Weihnachts-Special „Motown goes Christmas“ erweist sich als guter Griff

Vergnüglicher Musikzauber

Hervorragende Sänger und erstklassige Instrumentalisten boten bei „Motown goes Christmas“ eine beeindruckende Bühnenshow im Syker Theater. Foto: Heinfried Huamann

Syke - Von Detlef Voges. Diana Ross and the Supremes, Marvin Gaye, Stevie Wonder, The Temptations, The Jackson Five… das ist natürlich Motown-Musikgeschichte. Aber der Spirit dieser R&B-, Soul- und Pop-Musik, die in den 1960er- und 70er Jahre ihre Höhepunkte hatte, scheint neue Früchte zu tragen. Dabei waren es am Sonntag weniger die Label-Standards, die im Syker Theater die Zuhörer begeisterten, als vielmehr die saisonalen Ableger.

„Motown goes Christmas“ hieß das Weihnachts-Special von Ute Rickert. Mit Andrew Hunt hatte sie auch die Konzeption entwickelt. Die Aufführungsrechte liegen bei der Konzertdirektion Landgraf.

Offenkundig ein guter Griff.
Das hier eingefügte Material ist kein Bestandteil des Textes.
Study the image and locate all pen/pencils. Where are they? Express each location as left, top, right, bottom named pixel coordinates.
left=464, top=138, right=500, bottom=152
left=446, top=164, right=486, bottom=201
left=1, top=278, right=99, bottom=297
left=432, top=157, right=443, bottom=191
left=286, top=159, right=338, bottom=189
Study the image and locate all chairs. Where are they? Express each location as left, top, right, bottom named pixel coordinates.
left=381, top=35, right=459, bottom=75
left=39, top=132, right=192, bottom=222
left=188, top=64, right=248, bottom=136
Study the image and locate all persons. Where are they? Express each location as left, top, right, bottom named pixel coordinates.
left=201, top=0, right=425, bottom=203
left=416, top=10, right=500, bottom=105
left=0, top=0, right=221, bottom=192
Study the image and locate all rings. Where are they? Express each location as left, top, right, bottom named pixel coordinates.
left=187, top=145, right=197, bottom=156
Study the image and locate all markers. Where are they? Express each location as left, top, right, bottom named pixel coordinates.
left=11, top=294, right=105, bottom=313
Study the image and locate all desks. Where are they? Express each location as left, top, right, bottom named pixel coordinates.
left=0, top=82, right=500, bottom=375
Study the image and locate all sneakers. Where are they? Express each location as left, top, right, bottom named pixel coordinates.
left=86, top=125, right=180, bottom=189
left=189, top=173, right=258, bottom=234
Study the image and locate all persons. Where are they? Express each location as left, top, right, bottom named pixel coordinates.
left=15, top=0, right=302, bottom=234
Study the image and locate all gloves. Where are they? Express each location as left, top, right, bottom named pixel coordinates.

Das Theater war nur halb besetzt, das Publikum aber merklich angetan vom Schwung des Ensembles: vier farbigen Sängern und fünf weißen Instrumentalisten.
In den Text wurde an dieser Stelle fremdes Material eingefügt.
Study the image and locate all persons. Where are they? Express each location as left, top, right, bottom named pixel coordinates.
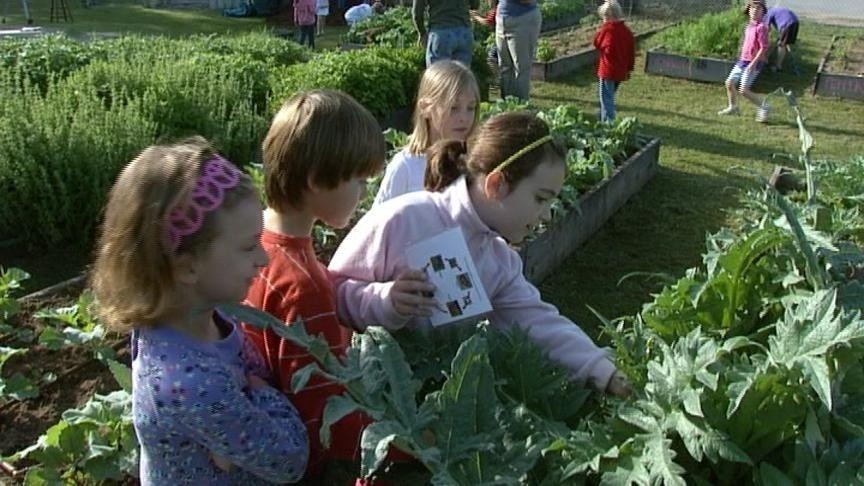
left=762, top=7, right=800, bottom=73
left=290, top=0, right=394, bottom=51
left=235, top=86, right=432, bottom=486
left=593, top=0, right=635, bottom=125
left=494, top=0, right=547, bottom=105
left=469, top=0, right=503, bottom=92
left=89, top=133, right=311, bottom=485
left=411, top=0, right=479, bottom=71
left=324, top=110, right=635, bottom=399
left=718, top=1, right=771, bottom=122
left=369, top=57, right=482, bottom=209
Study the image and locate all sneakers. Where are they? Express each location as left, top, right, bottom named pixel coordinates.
left=718, top=104, right=738, bottom=114
left=758, top=102, right=769, bottom=122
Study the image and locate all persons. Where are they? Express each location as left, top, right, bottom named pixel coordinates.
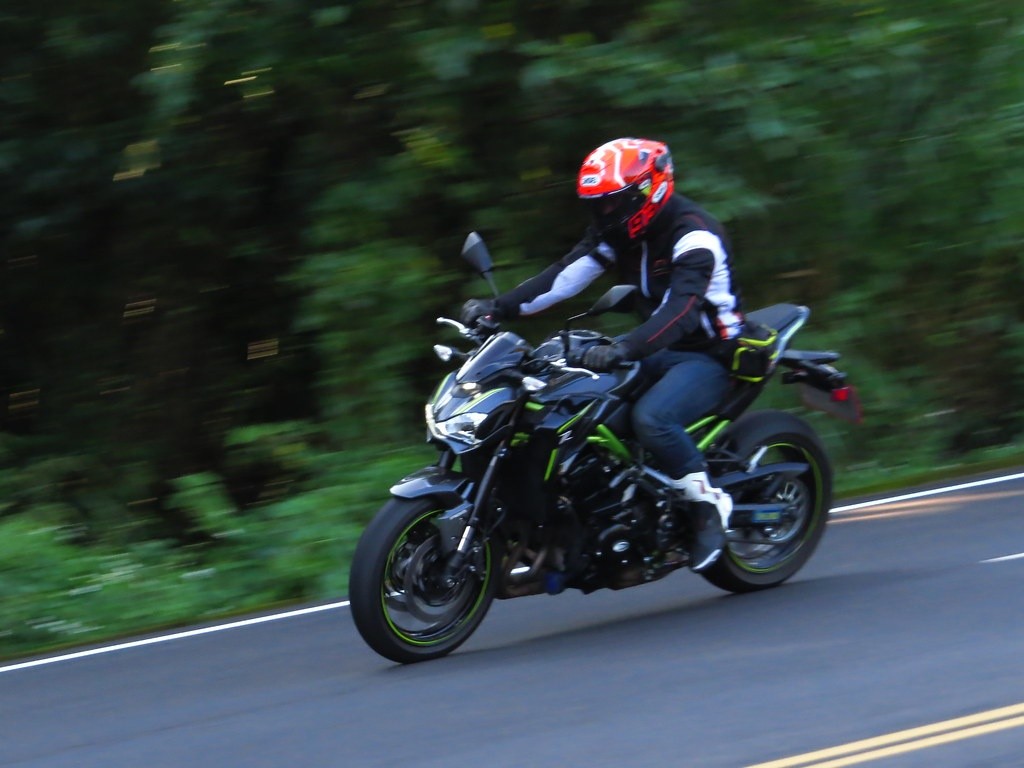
left=460, top=137, right=745, bottom=571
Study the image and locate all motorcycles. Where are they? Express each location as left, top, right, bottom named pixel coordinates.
left=347, top=229, right=855, bottom=668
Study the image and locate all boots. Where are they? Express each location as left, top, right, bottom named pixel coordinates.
left=670, top=471, right=733, bottom=572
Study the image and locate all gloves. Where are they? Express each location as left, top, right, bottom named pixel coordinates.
left=581, top=344, right=623, bottom=373
left=460, top=299, right=497, bottom=328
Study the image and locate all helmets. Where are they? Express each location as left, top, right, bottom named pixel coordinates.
left=577, top=138, right=674, bottom=241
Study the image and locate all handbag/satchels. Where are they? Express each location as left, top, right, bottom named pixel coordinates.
left=729, top=323, right=778, bottom=384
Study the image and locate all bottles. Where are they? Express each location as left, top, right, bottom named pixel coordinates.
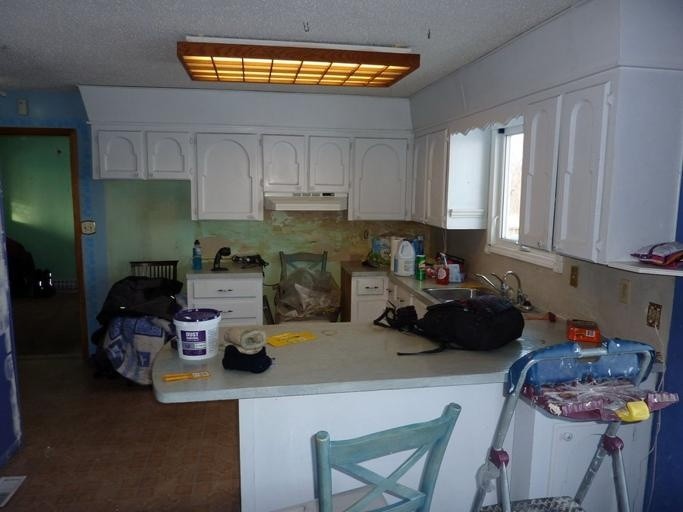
left=192, top=240, right=202, bottom=270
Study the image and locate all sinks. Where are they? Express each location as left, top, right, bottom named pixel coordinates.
left=422, top=286, right=499, bottom=303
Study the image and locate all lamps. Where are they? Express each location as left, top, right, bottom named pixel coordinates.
left=176, top=35, right=420, bottom=87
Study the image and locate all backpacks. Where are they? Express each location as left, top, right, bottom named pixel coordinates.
left=374, top=290, right=526, bottom=356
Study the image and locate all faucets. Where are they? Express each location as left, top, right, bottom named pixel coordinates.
left=471, top=273, right=502, bottom=292
left=502, top=270, right=524, bottom=304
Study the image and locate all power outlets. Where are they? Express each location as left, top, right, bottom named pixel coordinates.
left=647, top=302, right=663, bottom=328
left=81, top=220, right=96, bottom=234
left=570, top=266, right=578, bottom=287
left=620, top=279, right=631, bottom=303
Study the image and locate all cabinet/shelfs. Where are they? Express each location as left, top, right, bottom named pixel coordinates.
left=412, top=123, right=491, bottom=229
left=88, top=121, right=193, bottom=181
left=348, top=129, right=415, bottom=222
left=412, top=289, right=436, bottom=320
left=259, top=126, right=350, bottom=212
left=187, top=258, right=264, bottom=326
left=341, top=260, right=387, bottom=321
left=194, top=125, right=265, bottom=221
left=388, top=277, right=412, bottom=326
left=519, top=66, right=682, bottom=262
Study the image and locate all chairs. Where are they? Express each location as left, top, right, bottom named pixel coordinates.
left=128, top=260, right=180, bottom=282
left=268, top=403, right=461, bottom=512
left=468, top=338, right=678, bottom=512
left=278, top=249, right=328, bottom=284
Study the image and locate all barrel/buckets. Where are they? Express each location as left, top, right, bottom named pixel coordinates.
left=393, top=238, right=417, bottom=277
left=172, top=308, right=222, bottom=361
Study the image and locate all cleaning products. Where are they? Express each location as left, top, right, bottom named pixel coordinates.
left=437, top=252, right=450, bottom=285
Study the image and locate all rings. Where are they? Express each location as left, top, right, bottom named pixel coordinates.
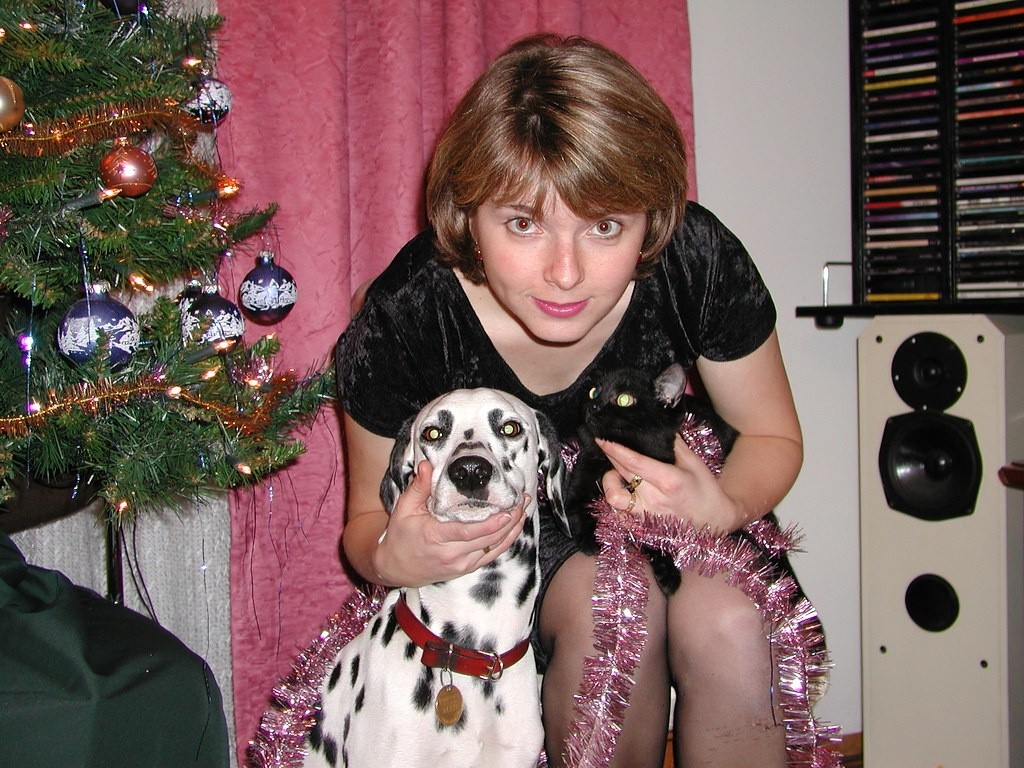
left=624, top=493, right=637, bottom=513
left=630, top=475, right=643, bottom=488
left=483, top=546, right=491, bottom=553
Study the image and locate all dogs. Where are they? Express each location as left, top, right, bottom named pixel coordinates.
left=300, top=388, right=574, bottom=768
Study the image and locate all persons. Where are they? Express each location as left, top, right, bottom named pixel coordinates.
left=330, top=33, right=804, bottom=768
Als der Songschreiber Berry Gordy jr. 1959 das Motown-Label unter dem Namen Tamla Record Company in Detroit (Michigan) gründete, schuf er eine neue Musikmarke, die den Geist der Stadt atmete.

Das Kofferwort Motown aus Motor und Town war eine Anspielung auf die Autostadt Detroit. Es stand für stampfende Beats und mehrstimmigem Gesang, interpretiert von farbigen Musikern.
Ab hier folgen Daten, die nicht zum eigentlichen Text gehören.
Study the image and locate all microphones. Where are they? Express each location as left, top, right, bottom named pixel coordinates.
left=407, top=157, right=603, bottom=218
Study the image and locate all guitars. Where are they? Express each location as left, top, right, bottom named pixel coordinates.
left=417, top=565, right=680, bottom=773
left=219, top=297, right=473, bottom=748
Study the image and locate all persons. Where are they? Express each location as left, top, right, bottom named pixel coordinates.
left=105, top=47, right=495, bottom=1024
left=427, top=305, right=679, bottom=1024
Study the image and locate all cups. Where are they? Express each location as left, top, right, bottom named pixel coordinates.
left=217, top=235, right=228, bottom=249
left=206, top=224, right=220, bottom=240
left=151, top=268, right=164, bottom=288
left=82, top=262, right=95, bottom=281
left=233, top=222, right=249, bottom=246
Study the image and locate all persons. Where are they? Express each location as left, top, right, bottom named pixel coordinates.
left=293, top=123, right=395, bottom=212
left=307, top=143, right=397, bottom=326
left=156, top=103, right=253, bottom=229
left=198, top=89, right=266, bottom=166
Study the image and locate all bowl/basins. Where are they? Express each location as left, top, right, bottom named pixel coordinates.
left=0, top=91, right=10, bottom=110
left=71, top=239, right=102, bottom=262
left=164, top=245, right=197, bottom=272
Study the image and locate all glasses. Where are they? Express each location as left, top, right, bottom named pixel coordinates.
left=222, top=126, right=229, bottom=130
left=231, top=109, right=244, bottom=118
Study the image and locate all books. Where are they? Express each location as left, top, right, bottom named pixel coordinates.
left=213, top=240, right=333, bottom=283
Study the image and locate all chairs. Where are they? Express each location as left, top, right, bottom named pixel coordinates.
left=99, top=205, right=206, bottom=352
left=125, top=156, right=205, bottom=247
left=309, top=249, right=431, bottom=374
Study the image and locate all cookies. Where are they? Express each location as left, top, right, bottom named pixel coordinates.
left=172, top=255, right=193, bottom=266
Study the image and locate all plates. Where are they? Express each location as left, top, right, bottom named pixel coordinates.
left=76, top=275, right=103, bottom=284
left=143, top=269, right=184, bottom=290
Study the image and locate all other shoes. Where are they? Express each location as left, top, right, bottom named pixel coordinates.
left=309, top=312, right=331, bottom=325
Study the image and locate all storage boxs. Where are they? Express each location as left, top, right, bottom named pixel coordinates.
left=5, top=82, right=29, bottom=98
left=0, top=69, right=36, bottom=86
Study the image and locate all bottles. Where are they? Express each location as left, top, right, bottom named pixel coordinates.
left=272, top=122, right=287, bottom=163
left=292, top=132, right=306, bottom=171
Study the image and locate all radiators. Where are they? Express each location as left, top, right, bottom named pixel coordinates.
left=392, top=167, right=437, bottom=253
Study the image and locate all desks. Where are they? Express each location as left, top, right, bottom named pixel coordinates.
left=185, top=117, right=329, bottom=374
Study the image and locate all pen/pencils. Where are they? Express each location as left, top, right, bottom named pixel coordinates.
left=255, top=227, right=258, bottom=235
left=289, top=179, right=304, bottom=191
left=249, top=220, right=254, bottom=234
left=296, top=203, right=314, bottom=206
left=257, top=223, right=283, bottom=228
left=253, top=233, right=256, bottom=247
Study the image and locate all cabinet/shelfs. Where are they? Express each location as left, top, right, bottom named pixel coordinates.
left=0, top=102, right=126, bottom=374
Motown setzte bewusst auf die Entwicklung junger Musiker. Die Künstler waren gut gekleidet, gepflegt und beeindruckten mit anspruchsvollen Choreographien. Die Handschrift von Berry Gordy, um in den von Weißen dominierten Charts Erfolg zu haben. Der Motown-Sound eroberte die Welt und verband Weiß und Schwarz – zumindest musikalisch.

Am Sonntag eroberten die Motown-Jünger nur das Syker Theater, aber das mit Nachdruck. Ähnlich wie ihre erfolgreichen Vorgänger gesanglich. Mit Wilson D. Michaels aus Miami, Marshall Titus aus Chicago, Julius P. Williams III. (Boston) und Ashley Washing (Kapstadt) präsentierte sich ein stimmlich starkes und variantenreiches Quartett. Für die wohltemperierte Begleitung sorgten Stephan Kraus (Keyboard), Martin Werner (Gitarre), Joscha Glass (Bass), Maximilian Semrau (Saxofon) und Richy Denis (Percussion).

Ganz in der Label-Philosophie und der der Weihnachtsgeschichte zelebrierten die vier Sänger nicht nur Christmas-Music, sondern auch den Gedanken daran durch Toleranz, Miteinander und Respekt. Etwas Selbstverständliches, das aber aus der Mode gefallen zu sein scheint.

Dass das Ganze keine kitschigen Anleihen nahm, lag an dem Quartett, dessen gesangliche Qualitäten besonders im zweiten Teil des Programms zum Tragen kamen. Da entwickelten die Sänger weitgehend ohne instrumentale Begleitung – nur der Keyboarder durfte leise, leise bleiben – starke Momente. Ob beim „Little Drummer Boy“, „Angels among us“ oder „Please come home for Christmas“.

Da punkteten die Vier mit ihrem individuellen Können, Titus mit seiner souligen Stimme, Michaels mit seinem Bariton, Williams und Washing mit ihren hellen Stimmen. Beim Abschluss-Song „Joy to the world“ durften die Musiker dann doch noch mal den Deckel lüften und Christmas rocken. Sehr zur Freude der Zuhörer, die sich längst von ihren Stühlen erhoben hatten und sich zum Motown-Sound bewegten.

Eine regionale Hommage erlaubte such das Motown-Team mit „Stille Nacht, heilige Nacht“. Bei diesem Besinnlich-Klassiker lauschten die Zuhörer wieder sitzend.

Ein unterhaltsamer und vergnüglicher vorweihnachtlicher Musikzauber.